Day has begun. Morning has broken. The sky hangs low and grey. I stretch my body into the day. Welcome the softness of the air against my skin.

Morning has broken.

I greet the sacredness of this day with a whispered prayer of gratitude.

Morning has broken.

Here I am.

__________________________

I am grateful to David Kanigan of Live & Learn who shared a verse from Rainer Maria Rilke, “Part Two XIV,” from Sonnets to Orpheus on his blog this morning. Rilke’s words caressed my mind, stirred my heart into morning reveries.

 

 

Be grateful and tender (My Daily Intention)

What if being in the now isn’t about ‘getting ready’ for the now, but simply being conscious of what is right in front of us, and appreciating ‘the all’ of what is present?

What if being present isn’t about rushing around getting it all done or fixing ourselves all up so we can relax in a future now, but rather, relaxing into being okay with where we’re at with what is here, right now?

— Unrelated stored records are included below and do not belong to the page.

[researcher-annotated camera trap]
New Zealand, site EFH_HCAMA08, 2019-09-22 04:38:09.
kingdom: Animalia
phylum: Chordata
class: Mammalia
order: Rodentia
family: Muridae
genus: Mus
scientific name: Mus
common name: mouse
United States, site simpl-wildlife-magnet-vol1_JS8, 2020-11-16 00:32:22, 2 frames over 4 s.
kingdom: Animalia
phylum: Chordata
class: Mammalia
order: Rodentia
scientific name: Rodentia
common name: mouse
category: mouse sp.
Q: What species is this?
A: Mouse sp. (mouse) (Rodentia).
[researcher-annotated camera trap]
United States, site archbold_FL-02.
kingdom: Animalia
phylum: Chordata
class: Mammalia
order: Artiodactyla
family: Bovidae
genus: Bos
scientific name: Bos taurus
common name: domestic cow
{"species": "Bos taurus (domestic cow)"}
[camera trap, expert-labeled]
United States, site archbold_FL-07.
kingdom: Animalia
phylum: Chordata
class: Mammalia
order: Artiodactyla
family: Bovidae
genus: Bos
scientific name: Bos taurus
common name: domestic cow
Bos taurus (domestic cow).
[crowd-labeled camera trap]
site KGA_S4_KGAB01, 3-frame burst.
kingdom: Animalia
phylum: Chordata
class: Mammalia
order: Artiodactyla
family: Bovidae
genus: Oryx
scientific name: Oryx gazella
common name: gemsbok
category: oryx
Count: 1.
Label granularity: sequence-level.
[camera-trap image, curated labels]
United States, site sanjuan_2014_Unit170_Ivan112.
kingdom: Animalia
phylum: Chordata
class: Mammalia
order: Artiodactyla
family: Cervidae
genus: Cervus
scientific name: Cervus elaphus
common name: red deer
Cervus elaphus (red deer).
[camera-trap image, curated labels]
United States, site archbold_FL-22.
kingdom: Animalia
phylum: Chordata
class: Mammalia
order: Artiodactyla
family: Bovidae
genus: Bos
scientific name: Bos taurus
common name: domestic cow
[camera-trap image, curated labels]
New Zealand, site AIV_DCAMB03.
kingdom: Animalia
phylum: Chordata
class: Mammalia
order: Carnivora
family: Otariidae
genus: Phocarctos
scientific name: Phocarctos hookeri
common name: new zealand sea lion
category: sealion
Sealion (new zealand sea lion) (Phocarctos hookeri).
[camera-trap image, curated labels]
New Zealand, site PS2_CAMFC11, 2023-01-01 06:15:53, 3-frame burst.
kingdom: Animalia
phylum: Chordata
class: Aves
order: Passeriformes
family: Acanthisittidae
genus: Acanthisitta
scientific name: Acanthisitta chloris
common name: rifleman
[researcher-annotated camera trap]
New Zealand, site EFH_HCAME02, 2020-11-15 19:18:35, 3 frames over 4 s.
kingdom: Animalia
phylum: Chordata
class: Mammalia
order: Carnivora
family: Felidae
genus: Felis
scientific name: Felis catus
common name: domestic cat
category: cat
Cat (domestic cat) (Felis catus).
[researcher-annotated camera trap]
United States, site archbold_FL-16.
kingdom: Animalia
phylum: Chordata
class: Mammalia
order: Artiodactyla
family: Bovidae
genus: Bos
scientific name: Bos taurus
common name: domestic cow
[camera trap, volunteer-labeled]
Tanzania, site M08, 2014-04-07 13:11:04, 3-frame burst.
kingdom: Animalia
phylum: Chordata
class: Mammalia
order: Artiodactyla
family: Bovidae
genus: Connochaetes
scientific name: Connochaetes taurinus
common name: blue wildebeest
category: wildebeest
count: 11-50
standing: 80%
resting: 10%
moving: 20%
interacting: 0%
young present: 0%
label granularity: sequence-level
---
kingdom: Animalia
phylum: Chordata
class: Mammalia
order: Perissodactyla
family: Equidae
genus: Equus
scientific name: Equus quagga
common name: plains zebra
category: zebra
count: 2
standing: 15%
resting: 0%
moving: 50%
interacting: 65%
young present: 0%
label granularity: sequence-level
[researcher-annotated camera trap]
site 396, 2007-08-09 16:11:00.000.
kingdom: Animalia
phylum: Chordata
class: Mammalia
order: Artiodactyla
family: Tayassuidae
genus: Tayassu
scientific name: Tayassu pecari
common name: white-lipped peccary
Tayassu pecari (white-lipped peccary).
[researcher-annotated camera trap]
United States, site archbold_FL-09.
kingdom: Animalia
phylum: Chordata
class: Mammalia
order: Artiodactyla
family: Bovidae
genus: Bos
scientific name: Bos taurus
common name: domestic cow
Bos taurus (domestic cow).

What if being grateful and tender is more important than being busy?

I have been busy.

For the past month I have been culling, clearing, cleaning and organizing so that our house could go on the market.

In the process, I have come up close and personal with all the ‘stuff’ we’ve accumulated. I’ve had to make decisions about what to keep, throw away, put in the Pod in our driveway to be moved to our future home.

In the process, I have faced my tendency to clutter up my life with superfluous stuff.

What if, I created space in my home, at all times, out of habit, so that there would be no need to rush about, culling, clearing and cleaning?

What if, I chose to live less cluttered and more clear?

What if, I treated every moment as ‘the now’ in which I relax into because I am not constantly scurrying about filling in spaces, piling up papers and creating things to deal with at a later date?

What if, I dealt with what appeared when it appeared and made choices in the now that didn’t mean I had to make choices at a future now about what to do with the stuff I didn’t use in a past now?

What if, I simply chose to make my life more simple and taught myself to be grateful and tender with its simplicity now?

Hmmm…. what if I chose to simply live with the questions and appreciate this moment right now, with its stillness and beauty, with gratitude and tenderness?

Or, as Rainer Maria Rilke so beautifully wrote, be…

“patient toward all that is unsolved in your heart and try to love the questions themselves, like locked rooms and like books that are now written in a very foreign tongue. Do not now seek the answers, which cannot be given you because you would not be able to live them. And the point is, to live everything. Live the questions now. Perhaps you will then gradually, without noticing it, live along some distant day into the answer.”